DUI Checkpoints in Arizona

Can the police randomly stop motorists in the Grand Canyon state?

Sobriety checkpoints are permitted in Arizona (see 691 P.2d 1073 (Ariz. 1984)). These checkpoints (also referred to as "mobile checkpoints" or "roadblocks") are police traffic stops that are not tied to any specific or individual suspicions.

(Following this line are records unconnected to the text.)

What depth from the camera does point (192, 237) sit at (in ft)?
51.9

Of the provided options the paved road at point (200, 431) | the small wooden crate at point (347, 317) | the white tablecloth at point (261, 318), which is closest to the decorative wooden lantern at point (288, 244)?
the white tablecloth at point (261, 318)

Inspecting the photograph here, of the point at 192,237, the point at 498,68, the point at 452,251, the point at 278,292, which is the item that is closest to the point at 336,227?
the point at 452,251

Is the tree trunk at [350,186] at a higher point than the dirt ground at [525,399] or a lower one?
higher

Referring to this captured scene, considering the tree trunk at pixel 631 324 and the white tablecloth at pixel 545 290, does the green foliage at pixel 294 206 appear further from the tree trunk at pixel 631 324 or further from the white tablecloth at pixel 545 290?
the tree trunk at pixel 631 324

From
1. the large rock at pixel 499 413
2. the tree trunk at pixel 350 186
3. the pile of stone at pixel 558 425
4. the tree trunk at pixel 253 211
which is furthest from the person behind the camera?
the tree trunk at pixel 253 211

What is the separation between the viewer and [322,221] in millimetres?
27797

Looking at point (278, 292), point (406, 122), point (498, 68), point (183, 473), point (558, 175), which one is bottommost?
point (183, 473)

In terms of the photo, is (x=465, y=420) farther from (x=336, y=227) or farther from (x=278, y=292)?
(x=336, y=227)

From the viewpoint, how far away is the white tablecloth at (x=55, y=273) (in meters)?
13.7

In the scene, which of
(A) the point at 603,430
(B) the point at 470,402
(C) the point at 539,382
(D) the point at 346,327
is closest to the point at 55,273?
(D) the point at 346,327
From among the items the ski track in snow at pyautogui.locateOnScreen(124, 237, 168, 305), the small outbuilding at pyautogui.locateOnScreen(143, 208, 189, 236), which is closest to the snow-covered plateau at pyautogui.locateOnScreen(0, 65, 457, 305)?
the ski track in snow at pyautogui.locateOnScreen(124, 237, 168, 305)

The locations chosen for checkpoints are temporary and "random."

Arizona estimates that it saves approximately $62,500 per checkpoint in regard to police resources, costs of travel delay and the value of mobility losses by impaired drivers apprehended and sanctioned; the costs of conducting a checkpoint average about $8,900.

During a sobriety checkpoint, drivers are briefly detained and interviewed after which suspicious drivers are subject to sobriety tests. The goal of these checkpoints is to weed out inebriated drivers and therefore keep the roads safer. According to the Center for Disease Control and Prevention (CDC), sobriety checkpoints have the potential to prevent nearly 1 out of 10 DUI-related deaths.

Doesn't a police officer need to have probable cause before stopping someone?

Yes, probable cause is required for a traffic stop. But the U.S. Supreme Court has ruled that the dangers from drunk driving outweigh the "degree of intrusion" of sobriety checkpoints and they are therefore an exception to the search and seizure provisions of the U.S. Constitution. Subsequently the National Highway Safety Transportation Board has issued guidelines for police when administering a sobriety checkpoint. Perhaps the most important guideline is that the police must publicize the checkpoints ahead of time. Each state may also impose its own guidelines (or the states may outlaw checkpoints entirely, as 12 states have done).